Bridget Robinson

Personal information
- Nationality: British (Northern Irish)
- Born: c.1941

Sport
- Sport: Athletics
- Event: Javlin throw / Sprints
- Club: Belfast High School Ballymena AC

= Bridget Robinson (javelin thrower) =

Northern Irish athlete (born c.1941)

Bridget A. Robinson married name Dickson (born c.1941) is a former athlete from Northern Ireland, who represented Northern Ireland at the British Empire and Commmonwealth Games (now Commonwealth Games).

== Biography ==
Robinson attended Belfast High School and was a member of their Athletics Club and while at the school broke Thelma Hopkins' Northern Ireland javelin record.

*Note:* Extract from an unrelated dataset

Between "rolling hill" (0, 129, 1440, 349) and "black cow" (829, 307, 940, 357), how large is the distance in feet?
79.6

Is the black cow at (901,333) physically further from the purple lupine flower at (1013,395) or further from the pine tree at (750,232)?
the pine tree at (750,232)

Robinson was named by the Northern Ireland AAA in the final 1958 Northern Irish Team for the forthcoming Empire and Commonwealth Games. She subsequently competed at the 1958 British Empire and Commonwealth Games in Cardiff, Wales, participating in the two athletics events; the javelin throw and the 4 x 110 yards relay race, reaching the final with Mary Peters, Maeve Kyle and Thelma Hopkins.

After leaving Belfast High School, the art student joined the Ballymena Athletics Club, where she became club captain.